Temples: Places of worship or tourist draws?

I view the media statement attributed to former MIC president, S Samy Vellu, on the construction of the new Sri Lalithambikai Alayam temple in Presint 20, Putrajaya with deep concern. A cursory look at the artist impression of the temple suggests a very Northern Indian temple design.

The RM10 million temple to be built with public funds aims to be a major tourist attraction although the temple’s promoters would like us to believe that it would serve many Hindu worshippers in the  area.
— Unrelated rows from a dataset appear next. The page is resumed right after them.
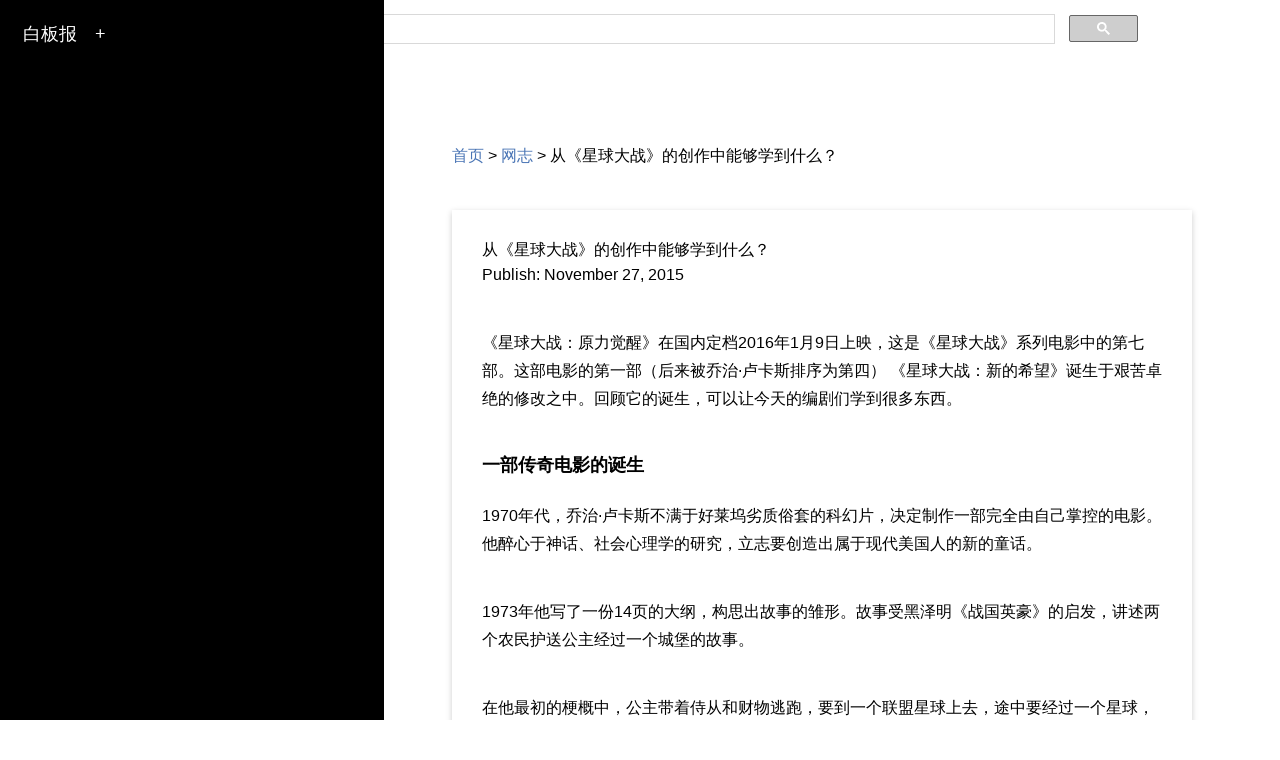

--- FILE ---
content_type: text/html; charset=utf-8
request_url: https://wangpei.me/writing/what-can-we-learn-from-the-making-of-star-wars.html
body_size: 5882
content:
<!DOCTYPE html>
<html>
<head>
    <!--
    * Author:         BeiYuu
    -->
    <meta charset="utf-8" />
    <title>从《星球大战》的创作中能够学到什么？ | 白板报</title>
    <meta name="author" content="wangpei" />
    <meta name="description" content="wangpei's Blog" />
    <meta name="viewport" content="width=device-width, initial-scale=1.0, minimum-scale=1.0">
    <link rel="stylesheet" href="/css/default.css" type="text/css" />
    <link rel="shortcut icon" href="/favicon.ico" type="image/x-icon" />
    <link rel="alternate" type="application/atom+xml" title="Recent Entries" href="/atom.xml" />
    <script src="/js/jquery-1.7.1.min.js" type="text/javascript"></script>
</head>
<body>

    <script async src="https://cse.google.com/cse.js?cx=018094821320383973671:k0ribxtqwbm"></script>
    <div id="cse" style="width: 80%; margin: 0 auto">
    <div class="gcse-search"></div>

    <div class="home-menu">
        <div class="home-icon-con">
            <a class="home-menu-icon" href="/">白板报</a>
            <a class="home-follow" href="#" title="Contact Me">+</a>
        </div>
        <div class="home-contact">
            <a href="http://www.wangpei.net" target="_blank" style="margin-left:-5px;"><img src="http://www.wangpei.net/wp-content/uploads/2019/06/iconSlideshare.png" alt="" width="25"/></a>
            <!--<a href="http://wangpei.me/aboutme.html" target="_blank" style="text-align:center;"><img src="http://openmindclub.qiniucdn.com/res/tapes/GC4/wp-face.jpeg?imageView2/2/w/22" alt="" width="22"/></a>-->
			<a href="https://github.com/baibanbao" target="_blank" style="text-align:center;"><img src="http://www.wangpei.net/wp-content/uploads/2019/06/iconGitHub.png" alt="" width="22"/>
        </div>
    </div>
	
	<div class="index-content murmur">
    <div class="section">
    <div class="sub-section">

<p class="lotus-breadcrub">
    <a href="https://wangpei.me/index.html" rel="nofollow" rel="nofollow" title="首页">首页</a>
    <span> &gt; </span>
    <a href="https://wangpei.me/archives.html" rel="nofollow" >网志</a>
    <span> &gt; </span>
    从《星球大战》的创作中能够学到什么？
</p>


<article id="about">
    <p><div class="entry">
       

<h1 class="lotus-pagetit">从《星球大战》的创作中能够学到什么？</h1>
<p class="lotus-meta">Publish: <time class="date" pubdate="November 27, 2015">November 27, 2015</time></p>

<article  itemscope itemtype="http://schema.org/Article" class="lotus-post">

    <p>《星球大战：原力觉醒》在国内定档2016年1月9日上映，这是《星球大战》系列电影中的第七部。这部电影的第一部（后来被乔治·卢卡斯排序为第四） 《星球大战：新的希望》诞生于艰苦卓绝的修改之中。回顾它的诞生，可以让今天的编剧们学到很多东西。</p>

<h3 id="一部传奇电影的诞生">一部传奇电影的诞生</h3>

<p>1970年代，乔治·卢卡斯不满于好莱坞劣质俗套的科幻片，决定制作一部完全由自己掌控的电影。他醉心于神话、社会心理学的研究，立志要创造出属于现代美国人的新的童话。</p>

<p>1973年他写了一份14页的大纲，构思出故事的雏形。故事受黑泽明《战国英豪》的启发，讲述两个农民护送公主经过一个城堡的故事。</p>

<p>在他最初的梗概中，公主带着侍从和财物逃跑，要到一个联盟星球上去，途中要经过一个星球，需要找到一位渡工。天行者卢克帮助了公主。</p>

<p>1974年，乔治卢卡斯在经纪人和律师的鼓励下，继续完成自己的想法，写成了140多页的剧本。在这个剧本中，剧情更为复杂。</p>

<p>新帝国兴起，要打败原先的帝国。公主被囚禁，把作战图交给了两个机器人，并把他们从逃生舱释放出去。朱斯坦带着两个儿子逃亡，其中一个死了，只剩下天行者卢克。他们一起逃到了一个小行星上。在酒吧找到了渡工，而渡工是一个绿色的怪物。故事非常复杂，很多都是对之前情节的重复。整个故事像一个发过了的面团四处膨胀，可见编剧正遭受了写作的困境，只能原地打转，以增加其复杂性。</p>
I’m also saddened by this development because Putrajaya and Cyberjaya were carved out of several  estates in the area, resulting in many Hindus having to resettle in unconducive environments far away from the place where they and their children had lived for decades.

Many of the estate temples, all of them constructed according to the format of the temples in Southern India had to make way for development.

Samy Vellu is rubbing salt to the wound now. Basically, genuine worship had to give way to  development’ and in its place emerges a plastic tourist attraction for a temple. The loud message is economics determines your right to worship in the temple of your choice!

Samy Vellu and his cohorts should focus on the many real challenges facing Hindus in this country  like the lack of religious teachers, well trained temple priests and the difficulty posed by the immigration authorities in sourcing these skills from India.

Instead, he chooses to add one more white elephant in Putrajaya in the form of a temple for tourists.